Continue the design notes on store permutations and the program counter below, picking up after their last line.

• Passage:

** Start **

Permutations (showing address and byte write mask for store),

11111111111111110000000000000000
fedcba9876543210fedcba9876543210
================================
aaaaaaaaaaaaaaaaaaaaaaaaaaaaaaaa - 32-bit adr=00....xxxxxxxxxx write=1111
................bbbbbbbbbbbbbbbb - 16-bit adr=01...xxxxxxxxxx0 write=0011
cccccccccccccccc................ - 16-bit adr=01...xxxxxxxxxx1 write=1100
........................dddddddd - 8-bit adr=10..xxxxxxxxxx00 write=0001
................eeeeeeee........ - 8-bit adr=10..xxxxxxxxxx01 write=0010
........ffffffff................ - 8-bit adr=10..xxxxxxxxxx10 write=0100
gggggggg........................ - 8-bit adr=10..xxxxxxxxxx11 write=1000
............................hhhh - 4-bit adr=11.xxxxxxxxxx000
........................iiii.... - 4-bit adr=11.xxxxxxxxxx001
....................jjjj........ - 4-bit adr=11.xxxxxxxxxx010
................kkkk............ - 4-bit adr=11.xxxxxxxxxx011
............llll................ - 4-bit adr=11.xxxxxxxxxx100
........mmmm.................... - 4-bit adr=11.xxxxxxxxxx101
....nnnn........................ - 4-bit adr=11.xxxxxxxxxx110
oooo............................ - 4-bit adr=11.xxxxxxxxxx111

Shift value for store,
Requires 3:1 MUX per bit, 32 LUTs

Generate write enable for store,
Requires same 4-bits per function,
2 lower address bits
2 upper address bits
2 LUTs (5:1 function sharing inputs, 2 outputs per LUT)

LUT area estimate,

LUTs usage
==== =====
32 shift value for store
2 generate write enable
---- -----
34 total


===================
PROGRAM COUNTER
===================
10-bit program counter (PC)
Only lower 8-bits of PC increment on linear execution
Requires only an 8-bit PC+1 computation (one slice)

Placement in pipeline,

stage action
===== ======
0 register
1 register
2 increment PC
3 LUT new PC based on DSP p output and instruction opcode

PC function inputs per output bit (map to 13:1 function at 2 LUTs/bit),

bits meaning
==== =======
1 next PC if not branching (computed in prior stage)
1 top of return stack
1 immediate absolute branch address
1 DSP P output register (computed branch target in prior clock)
1 DSP P output register sign bit (for conditional branch)

** End **

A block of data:

** Start **

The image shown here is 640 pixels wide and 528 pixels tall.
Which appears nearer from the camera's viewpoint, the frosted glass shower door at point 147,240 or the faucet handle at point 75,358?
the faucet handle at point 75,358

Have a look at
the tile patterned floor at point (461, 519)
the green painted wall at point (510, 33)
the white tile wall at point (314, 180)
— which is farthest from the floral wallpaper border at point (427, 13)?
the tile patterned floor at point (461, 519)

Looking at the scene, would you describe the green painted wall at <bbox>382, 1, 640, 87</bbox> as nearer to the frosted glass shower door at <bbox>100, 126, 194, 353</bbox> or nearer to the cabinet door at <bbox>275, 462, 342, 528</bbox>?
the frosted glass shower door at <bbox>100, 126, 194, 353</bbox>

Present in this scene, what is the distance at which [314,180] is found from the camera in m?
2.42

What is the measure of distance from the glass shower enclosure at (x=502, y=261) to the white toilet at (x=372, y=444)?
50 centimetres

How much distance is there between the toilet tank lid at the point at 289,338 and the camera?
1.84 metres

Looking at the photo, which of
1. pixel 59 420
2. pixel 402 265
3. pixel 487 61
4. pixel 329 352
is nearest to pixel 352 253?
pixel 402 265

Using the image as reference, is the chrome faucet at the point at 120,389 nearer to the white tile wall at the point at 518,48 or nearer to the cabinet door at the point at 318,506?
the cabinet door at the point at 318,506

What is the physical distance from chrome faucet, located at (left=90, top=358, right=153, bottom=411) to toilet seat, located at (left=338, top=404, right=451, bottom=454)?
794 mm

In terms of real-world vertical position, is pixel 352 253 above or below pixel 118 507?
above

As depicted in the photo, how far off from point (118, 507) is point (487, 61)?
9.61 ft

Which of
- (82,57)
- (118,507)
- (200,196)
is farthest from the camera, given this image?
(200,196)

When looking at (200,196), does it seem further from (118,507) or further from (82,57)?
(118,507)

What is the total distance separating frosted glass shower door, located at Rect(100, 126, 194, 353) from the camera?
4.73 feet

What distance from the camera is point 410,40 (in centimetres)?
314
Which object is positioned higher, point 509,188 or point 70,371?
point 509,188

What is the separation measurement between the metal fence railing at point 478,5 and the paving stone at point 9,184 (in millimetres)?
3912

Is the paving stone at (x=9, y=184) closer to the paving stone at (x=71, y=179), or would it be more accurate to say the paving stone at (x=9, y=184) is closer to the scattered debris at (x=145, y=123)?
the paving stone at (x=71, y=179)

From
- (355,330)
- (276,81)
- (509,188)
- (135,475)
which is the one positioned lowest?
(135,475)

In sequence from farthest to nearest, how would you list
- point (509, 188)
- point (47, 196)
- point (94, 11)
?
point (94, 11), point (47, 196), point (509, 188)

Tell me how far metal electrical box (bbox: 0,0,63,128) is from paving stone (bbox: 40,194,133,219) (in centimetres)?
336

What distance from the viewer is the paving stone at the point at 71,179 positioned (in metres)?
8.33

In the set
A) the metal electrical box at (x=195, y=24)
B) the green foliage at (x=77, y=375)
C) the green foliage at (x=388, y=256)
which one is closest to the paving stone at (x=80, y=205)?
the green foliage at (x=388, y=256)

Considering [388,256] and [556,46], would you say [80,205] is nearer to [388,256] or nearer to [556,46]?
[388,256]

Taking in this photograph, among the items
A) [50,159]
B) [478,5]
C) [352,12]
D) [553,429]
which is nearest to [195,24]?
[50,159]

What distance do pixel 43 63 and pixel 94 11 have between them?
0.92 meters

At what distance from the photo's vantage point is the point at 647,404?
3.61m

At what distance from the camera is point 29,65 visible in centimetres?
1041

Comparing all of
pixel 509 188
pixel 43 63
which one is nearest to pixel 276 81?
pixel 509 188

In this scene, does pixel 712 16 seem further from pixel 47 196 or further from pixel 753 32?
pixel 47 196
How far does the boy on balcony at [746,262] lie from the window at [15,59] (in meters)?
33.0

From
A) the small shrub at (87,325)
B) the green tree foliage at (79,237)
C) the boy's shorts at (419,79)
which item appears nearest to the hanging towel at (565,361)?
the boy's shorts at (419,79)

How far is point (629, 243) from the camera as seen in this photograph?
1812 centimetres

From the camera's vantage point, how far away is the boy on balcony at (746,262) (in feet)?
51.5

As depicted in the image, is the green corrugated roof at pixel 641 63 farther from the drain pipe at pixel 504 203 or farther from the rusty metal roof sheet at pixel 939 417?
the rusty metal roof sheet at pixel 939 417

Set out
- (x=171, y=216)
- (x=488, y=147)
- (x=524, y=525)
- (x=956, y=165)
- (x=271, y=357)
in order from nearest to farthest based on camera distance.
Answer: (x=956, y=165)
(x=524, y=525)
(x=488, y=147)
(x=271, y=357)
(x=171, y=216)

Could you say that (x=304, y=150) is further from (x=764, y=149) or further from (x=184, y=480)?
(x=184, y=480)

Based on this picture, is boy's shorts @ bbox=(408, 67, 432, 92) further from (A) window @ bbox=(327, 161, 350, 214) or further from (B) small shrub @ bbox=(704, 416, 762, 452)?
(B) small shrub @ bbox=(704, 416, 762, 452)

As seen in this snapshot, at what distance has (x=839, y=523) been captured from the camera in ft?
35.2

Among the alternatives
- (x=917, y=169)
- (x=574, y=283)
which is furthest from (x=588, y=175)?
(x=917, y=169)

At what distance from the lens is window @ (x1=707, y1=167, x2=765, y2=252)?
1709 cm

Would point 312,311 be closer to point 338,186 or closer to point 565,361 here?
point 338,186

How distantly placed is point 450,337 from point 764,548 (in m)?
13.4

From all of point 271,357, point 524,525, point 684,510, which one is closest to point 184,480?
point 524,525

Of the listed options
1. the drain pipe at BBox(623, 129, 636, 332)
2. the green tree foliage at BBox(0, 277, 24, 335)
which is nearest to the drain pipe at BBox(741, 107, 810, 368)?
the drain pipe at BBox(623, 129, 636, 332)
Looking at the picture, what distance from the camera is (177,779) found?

** End **

• Task output:
3 bits from instruction opcode

LUT area estimate,

LUTs usage
==== =====
20 13:1 function for next 10-bit PC computation including instruction decode
8 PC+1 adder for 8 lower bits of PC
10 for 2 stage registers (2-bits/LUT)
---- -----
38 total


========================
INSTRUCTION PIPELINE
========================
Todo, remember to count cost to pipeline opcode bits through stages



=========

NOTES

=========

=================================================
ADDRESS REGISTER XOR INSTEAD OF ADD IMMEDIATE
=================================================
Planning on [address ^ immediate] addressing
This removes an adder from the design

XOR is the same as [address + immediate] for an n-bit immediate
When lower n-bits of address are zero
Means data must be aligned to the nearest pow2 of maximum immediate offset

Using the following terms,
ggggggoooo
g = group bits (address bits choose the group of data)
o = offset bits (address bits are zero, immediate chooses element in group)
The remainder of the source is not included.